The trachea is a conduit for ventilation. It would seem to be an ideal structure for reconstruction, however there are several unique anatomic features that make it extremely difficult to surgically reconstruct in certain instances. It is a rigid structure and is relatively short and close anatomically to major cardiovascular structures. The adult trachea averages 12 cm in length from the level of the cricoid to the carina. There are approximately twenty cartilagenous rings, about two rings per centimeter. The trachea, when viewed laterally, actually does not proceed in a direct superior-inferior course, but rather courses inferiorly and posteriorly and angles from a nearly subcutaneous position anteriorly going back to rest against the esophagus quite a distance posteriorly. The thyroid isthmus passes over the trachea in the region of the second ring.
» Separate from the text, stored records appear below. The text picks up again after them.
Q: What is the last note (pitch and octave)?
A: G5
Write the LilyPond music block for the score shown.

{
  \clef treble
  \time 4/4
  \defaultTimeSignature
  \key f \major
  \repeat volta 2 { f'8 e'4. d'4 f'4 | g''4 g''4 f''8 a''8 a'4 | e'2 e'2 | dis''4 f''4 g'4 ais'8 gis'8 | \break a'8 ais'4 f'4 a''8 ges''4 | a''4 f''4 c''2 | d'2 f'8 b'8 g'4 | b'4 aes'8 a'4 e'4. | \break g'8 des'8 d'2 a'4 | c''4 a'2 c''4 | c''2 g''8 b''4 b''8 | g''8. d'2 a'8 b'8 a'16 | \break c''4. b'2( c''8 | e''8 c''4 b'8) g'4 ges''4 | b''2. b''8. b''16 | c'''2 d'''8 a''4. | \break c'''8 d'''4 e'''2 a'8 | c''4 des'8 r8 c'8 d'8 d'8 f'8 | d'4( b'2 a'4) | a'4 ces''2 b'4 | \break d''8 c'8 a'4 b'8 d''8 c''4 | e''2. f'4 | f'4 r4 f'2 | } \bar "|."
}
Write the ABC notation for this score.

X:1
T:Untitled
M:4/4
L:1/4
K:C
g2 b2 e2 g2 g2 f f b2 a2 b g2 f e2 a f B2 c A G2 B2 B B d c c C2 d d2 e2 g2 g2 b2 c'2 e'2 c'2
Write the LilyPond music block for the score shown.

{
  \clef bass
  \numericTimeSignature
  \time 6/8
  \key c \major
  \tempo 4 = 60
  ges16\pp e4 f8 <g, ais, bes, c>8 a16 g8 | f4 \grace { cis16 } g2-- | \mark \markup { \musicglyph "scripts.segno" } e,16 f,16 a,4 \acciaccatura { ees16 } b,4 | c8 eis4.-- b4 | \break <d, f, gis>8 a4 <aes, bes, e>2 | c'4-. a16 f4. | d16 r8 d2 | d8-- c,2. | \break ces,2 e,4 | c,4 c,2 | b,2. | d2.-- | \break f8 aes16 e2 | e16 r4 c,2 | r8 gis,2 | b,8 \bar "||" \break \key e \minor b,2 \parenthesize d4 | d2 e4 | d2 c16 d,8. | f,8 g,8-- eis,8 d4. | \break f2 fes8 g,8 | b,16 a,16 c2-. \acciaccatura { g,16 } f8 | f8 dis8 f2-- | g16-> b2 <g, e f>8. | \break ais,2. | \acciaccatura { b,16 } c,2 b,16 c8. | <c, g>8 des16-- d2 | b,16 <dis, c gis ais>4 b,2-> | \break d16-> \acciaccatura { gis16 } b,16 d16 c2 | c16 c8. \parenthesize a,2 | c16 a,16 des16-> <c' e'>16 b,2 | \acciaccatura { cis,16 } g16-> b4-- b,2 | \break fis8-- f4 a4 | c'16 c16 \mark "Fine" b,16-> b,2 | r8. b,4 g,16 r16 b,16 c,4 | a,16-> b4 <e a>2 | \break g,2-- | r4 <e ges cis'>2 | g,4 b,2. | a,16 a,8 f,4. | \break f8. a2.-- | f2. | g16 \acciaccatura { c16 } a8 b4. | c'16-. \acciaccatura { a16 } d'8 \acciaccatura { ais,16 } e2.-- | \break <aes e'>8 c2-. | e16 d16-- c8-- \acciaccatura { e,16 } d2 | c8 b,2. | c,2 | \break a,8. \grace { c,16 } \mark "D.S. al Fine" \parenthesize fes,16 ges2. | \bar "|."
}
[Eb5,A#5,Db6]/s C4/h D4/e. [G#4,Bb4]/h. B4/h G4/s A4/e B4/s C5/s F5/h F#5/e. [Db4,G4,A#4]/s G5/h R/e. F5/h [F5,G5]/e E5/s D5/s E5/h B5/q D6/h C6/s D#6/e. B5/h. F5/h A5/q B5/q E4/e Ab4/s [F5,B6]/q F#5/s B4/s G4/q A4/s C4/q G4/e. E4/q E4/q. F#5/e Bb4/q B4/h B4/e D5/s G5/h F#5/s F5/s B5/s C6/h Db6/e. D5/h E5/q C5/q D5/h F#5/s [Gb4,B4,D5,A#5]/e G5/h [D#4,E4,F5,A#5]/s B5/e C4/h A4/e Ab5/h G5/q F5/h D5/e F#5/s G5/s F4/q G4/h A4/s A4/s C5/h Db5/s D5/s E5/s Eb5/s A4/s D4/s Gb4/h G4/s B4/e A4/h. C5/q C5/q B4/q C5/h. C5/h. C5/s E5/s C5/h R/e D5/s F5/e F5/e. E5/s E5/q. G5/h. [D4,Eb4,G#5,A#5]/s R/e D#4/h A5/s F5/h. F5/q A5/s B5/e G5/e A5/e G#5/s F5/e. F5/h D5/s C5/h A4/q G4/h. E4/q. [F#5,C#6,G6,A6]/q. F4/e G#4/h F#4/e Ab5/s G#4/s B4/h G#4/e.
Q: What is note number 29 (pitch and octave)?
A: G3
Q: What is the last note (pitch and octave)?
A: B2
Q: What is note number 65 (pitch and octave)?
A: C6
The upper portion of the trachea is s upplied by the inferior thyroid artery. The lower portion of the trachea is supplied by bronchial arteries. The arteries approach the trachea laterally and devascularization of the trachea is most pronounced when the dissection is performed laterally rather than anteriorly or posteriorly. Lying in the groove between the trachea and the esophagus are the recurrent nerves, coursing around the ligamentum arteriosum on the left and around the subclavian artery on the right. A nonrecurrent nerve occasionally is present on the right side. The nerves enter the larynx between the cricoid and thyroid cartilage. The trachea consists of an anterior cartilagenous portion and a posterior membranous portion. The trachea is lined with respiratory mucosa which is columnar and ciliated. In chronic smokers, squamous metaplasia frequently occurs.